═══ DATA RECORDS ═══

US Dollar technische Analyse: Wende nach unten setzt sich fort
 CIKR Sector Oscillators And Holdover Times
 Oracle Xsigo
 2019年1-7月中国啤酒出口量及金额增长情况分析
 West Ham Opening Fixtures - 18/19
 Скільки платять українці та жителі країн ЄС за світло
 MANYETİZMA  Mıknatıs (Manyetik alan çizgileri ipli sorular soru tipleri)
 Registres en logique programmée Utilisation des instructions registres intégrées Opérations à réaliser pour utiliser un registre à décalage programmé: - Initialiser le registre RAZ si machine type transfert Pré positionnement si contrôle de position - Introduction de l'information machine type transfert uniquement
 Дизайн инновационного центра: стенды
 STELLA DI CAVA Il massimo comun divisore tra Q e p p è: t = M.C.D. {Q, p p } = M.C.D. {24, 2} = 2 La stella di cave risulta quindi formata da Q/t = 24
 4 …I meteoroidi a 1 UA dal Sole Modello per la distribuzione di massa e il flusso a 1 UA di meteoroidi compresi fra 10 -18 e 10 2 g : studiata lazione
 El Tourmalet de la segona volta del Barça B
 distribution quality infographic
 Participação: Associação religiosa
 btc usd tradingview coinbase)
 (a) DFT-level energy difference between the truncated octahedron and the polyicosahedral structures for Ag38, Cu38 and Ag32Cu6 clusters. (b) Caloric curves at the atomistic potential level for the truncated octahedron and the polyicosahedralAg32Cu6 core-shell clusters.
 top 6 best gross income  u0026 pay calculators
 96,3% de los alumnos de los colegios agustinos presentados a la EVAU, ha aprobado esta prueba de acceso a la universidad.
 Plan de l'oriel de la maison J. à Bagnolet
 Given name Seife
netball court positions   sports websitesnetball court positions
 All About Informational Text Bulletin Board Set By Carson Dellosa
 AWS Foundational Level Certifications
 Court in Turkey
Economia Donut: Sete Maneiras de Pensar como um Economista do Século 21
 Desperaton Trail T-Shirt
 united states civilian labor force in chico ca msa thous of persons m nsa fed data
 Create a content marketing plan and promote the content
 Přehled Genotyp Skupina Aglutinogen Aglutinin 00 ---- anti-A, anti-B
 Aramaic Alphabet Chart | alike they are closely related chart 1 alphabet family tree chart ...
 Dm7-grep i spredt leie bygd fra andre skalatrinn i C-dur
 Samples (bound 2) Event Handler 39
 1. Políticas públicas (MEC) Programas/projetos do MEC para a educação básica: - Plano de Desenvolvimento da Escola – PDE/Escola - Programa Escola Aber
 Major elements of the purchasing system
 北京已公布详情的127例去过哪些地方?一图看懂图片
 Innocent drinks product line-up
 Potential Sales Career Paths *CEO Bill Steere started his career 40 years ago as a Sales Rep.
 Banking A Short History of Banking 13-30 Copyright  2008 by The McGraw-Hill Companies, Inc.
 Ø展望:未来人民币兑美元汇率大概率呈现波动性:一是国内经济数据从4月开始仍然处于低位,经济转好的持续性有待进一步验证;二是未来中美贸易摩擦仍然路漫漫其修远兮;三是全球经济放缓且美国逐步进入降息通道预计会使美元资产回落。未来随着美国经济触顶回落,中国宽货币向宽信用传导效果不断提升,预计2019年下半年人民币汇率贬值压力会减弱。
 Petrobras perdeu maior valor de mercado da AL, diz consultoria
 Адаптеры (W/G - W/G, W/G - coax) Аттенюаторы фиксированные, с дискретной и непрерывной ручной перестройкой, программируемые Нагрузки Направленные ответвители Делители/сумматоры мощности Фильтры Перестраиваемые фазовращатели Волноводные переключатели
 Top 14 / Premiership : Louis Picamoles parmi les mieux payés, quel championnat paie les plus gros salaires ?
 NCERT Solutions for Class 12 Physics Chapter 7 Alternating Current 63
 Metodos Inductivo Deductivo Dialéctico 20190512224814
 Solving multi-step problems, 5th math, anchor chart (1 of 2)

═══

=== WHAT IS EXPECTED ===
From the entries above, return exactly the line containing "北京已公布详情的127例去过哪些地方?一图看懂图片", the line containing "Banking A Short", and all lines between, and nothing else.

=== RESULT OF THE EXERCISE ===
 北京已公布详情的127例去过哪些地方?一图看懂图片
 Innocent drinks product line-up
 Potential Sales Career Paths *CEO Bill Steere started his career 40 years ago as a Sales Rep.
 Banking A Short History of Banking 13-30 Copyright  2008 by The McGraw-Hill Companies, Inc.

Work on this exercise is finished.